Racemic 2-(di-n-propylamino)tetralin ((R,S)-DPAT), which lacks phenolic or other aromatic substituents, induces both dopaminergic (sniffing, licking and gnawing) and serotoninergic (forepaw treading and flat body posture) behavioural responses. The present study shows that s.c. administration of(R)-DPAT induces typical 5-HT1A receptor agonist behaviours. These effects are blocked by the 5-HT1A receptor antagonist (S)-5-fluoro-8-hydroxy-2-(di-n-propylamino)tetralin ((S)-UH-301).

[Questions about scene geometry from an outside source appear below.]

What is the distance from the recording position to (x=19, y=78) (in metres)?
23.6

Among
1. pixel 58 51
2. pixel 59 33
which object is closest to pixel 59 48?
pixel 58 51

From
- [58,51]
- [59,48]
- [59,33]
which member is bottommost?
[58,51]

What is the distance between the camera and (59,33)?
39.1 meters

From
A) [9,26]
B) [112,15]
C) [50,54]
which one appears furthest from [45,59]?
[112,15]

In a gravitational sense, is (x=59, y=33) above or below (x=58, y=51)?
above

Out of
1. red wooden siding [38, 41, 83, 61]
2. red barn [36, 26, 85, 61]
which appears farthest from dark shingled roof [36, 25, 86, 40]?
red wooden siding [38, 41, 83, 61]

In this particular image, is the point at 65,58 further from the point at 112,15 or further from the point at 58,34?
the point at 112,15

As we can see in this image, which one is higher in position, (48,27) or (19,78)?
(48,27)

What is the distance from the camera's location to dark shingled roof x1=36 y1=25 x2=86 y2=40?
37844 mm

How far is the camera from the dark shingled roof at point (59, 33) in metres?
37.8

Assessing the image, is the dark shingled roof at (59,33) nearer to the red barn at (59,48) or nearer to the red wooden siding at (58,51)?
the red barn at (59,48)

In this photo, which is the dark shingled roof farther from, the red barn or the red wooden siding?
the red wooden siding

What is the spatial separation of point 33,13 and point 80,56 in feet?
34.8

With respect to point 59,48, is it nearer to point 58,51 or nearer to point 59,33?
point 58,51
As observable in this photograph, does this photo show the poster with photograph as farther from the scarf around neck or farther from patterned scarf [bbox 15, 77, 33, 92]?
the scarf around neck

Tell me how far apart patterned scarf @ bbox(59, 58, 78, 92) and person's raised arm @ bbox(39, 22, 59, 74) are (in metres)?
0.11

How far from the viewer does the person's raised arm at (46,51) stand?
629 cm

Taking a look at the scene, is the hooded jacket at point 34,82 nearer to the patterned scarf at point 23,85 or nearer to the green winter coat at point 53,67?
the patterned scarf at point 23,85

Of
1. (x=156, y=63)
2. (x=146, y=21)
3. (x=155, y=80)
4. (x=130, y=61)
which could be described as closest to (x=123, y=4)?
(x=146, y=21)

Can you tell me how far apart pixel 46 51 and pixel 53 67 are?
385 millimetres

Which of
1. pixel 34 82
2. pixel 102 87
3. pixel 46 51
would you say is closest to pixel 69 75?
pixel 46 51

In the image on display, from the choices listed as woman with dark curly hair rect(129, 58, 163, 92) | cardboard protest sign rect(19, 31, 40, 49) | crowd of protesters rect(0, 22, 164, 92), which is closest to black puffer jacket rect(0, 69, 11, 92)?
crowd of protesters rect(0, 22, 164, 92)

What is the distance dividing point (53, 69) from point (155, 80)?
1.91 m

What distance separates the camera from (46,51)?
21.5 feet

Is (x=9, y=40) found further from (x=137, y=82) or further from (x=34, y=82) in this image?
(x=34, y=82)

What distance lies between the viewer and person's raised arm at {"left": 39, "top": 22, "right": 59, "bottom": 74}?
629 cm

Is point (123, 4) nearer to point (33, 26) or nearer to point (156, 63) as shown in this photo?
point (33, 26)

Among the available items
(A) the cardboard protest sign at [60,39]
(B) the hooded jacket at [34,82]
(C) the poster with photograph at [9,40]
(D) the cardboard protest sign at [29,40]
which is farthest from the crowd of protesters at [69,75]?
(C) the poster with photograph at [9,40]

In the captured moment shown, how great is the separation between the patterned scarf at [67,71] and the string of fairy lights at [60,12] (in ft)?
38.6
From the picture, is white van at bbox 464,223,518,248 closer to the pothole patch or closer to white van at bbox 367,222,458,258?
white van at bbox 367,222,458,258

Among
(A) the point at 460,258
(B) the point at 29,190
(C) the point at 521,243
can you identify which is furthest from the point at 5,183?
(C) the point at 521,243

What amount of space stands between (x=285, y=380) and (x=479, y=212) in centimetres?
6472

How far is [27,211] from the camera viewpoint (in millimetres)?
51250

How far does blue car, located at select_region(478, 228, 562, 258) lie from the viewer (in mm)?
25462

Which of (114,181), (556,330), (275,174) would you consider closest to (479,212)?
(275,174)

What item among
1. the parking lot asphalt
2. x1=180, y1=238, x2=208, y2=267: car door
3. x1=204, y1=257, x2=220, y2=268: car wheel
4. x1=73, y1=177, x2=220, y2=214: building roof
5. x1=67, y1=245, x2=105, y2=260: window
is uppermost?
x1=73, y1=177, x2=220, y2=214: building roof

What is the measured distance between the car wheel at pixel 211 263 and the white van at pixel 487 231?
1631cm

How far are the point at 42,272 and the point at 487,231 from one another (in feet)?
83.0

Administration of (S)-DPAT induces dopaminergic behaviours, which are fully antagonised by raclopride, a dopamine D-2 receptor antagonist. Both enantiomers induce hypothermia, (R)-DPAT being antagonised by (S)-UH-301, whereas (S)-DPAT is antagonised by raclopride. The accumulation of 5-hydroxytryptophan and DOPA (3,4-dihydroxyphenylalanine) after decarboxylase inhibition that reflects presynaptic actions on 5-HT (5-hydroxytryptamine, serotonin) and dopamine neurons, respectively, are inhibited by both enantiomers of DPAT. (R)-DPAT is more potent than (S)-DPAT as an inhibitor of 5-hydroxytryptophan accumulation whereas (S)-DPAT is more potent than (R)-DPAT as an inhibitor of DOPA accumulation. Thus, in functional tests of postsynaptic actions (R)-DPAT behaves as a 5-HT1A receptor agonist and (S)-DPAT as a dopamine D-2 receptor agonist. Presynaptically, (R)-DPAT shows selectivity for 5-HT1A receptors and (S)-DPAT for dopamine D-2 receptors. Receptor binding studies, utilizing [H-3]8-hydroxy-2-(di-n-propylamino)tetralin and [H-3]quinpirole as radioligands for 5-HT1A and dopamine D-2 receptors, respectively, showed (R)-DPAT to have a 3-fold higher affinity than (S)-DPAT for 5-HT1A receptors, whereas (S)-DPAT had a 6-fold higher affinity than (R)-DPAT for dopamine D-2 receptors. Thus, the results from receptor binding studies support the conclusion that (R)- and (S)-DPAT are agonists showing selectivity for 5-HT1A and dopamine D-2 receptors, respectively. Taken together, these findings may explain previous controversies with regard to the pharmacology of racemic DPAT and re-emphasise the necessity to study pure enantiomers of chiral compounds.